For years now, the Nigerian security architecture has been overwhelmed by the raging insecurity in the country. With terrorism, banditry and kidnapping flourishing unabated, the government appears to have exhausted every plan to quell the unrest – now it is thinking of adopting the most common solution to challenges in Nigeria.

On Thursday, the Attorney-General of the Federation, Abubakar Malami, said President Muhammadu Buhari is weighing the possibility of imposing a nationwide ban on the sale and use of okada (motorcycles) by Nigerians.

Per Peoples Gazette, Malami said the administration is considering the wholesale ban due to insecurity that has refused to be contained even though the security agents are giving it their best.

“The government would look into that possibility with particular regard to restriction on use and distribution of motorcycles which is the most conventional logistical means being deployed by terrorists,” Mr Malami said at the State House shortly after a meeting of the National Security Council.

Malami acknowledged that the move will exacerbate Nigeria’s poor economic situation, but said the decision wasn’t easily taken by the administration.

— Work task —
Modify the passage on the proposed motorcycle ban from "On Thursday, the" up to and including "(motorcycles) by Nigerians.", substituting "countrywide" for "nationwide", and give that part again. The data here comes from a separate source.

— Supplied data —

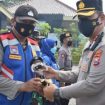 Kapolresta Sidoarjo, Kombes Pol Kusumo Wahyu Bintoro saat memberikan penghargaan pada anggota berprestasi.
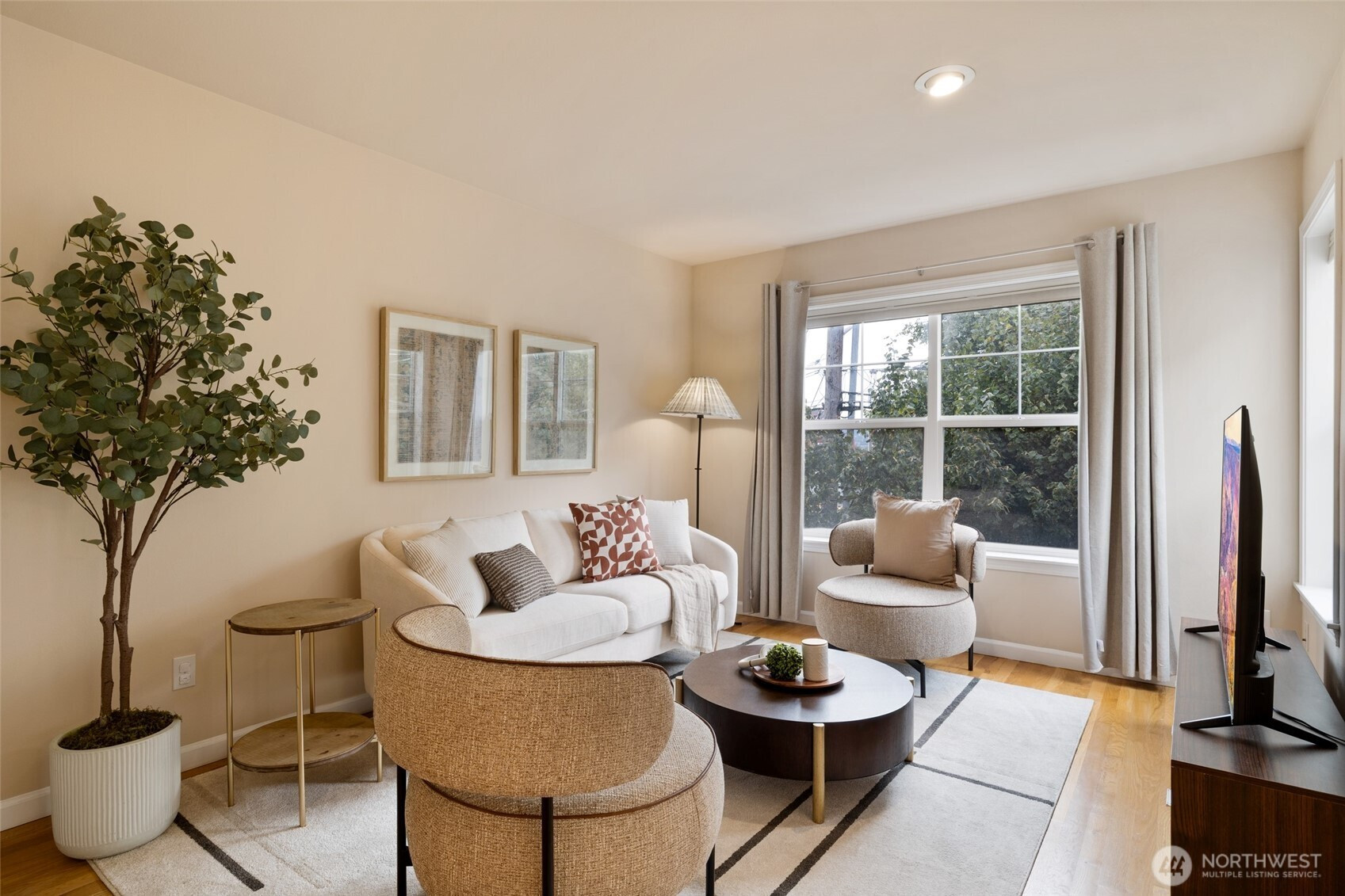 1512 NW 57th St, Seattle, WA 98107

— Reply —
On Thursday, the Attorney-General of the Federation, Abubakar Malami, said President Muhammadu Buhari is weighing the possibility of imposing a countrywide ban on the sale and use of okada (motorcycles) by Nigerians.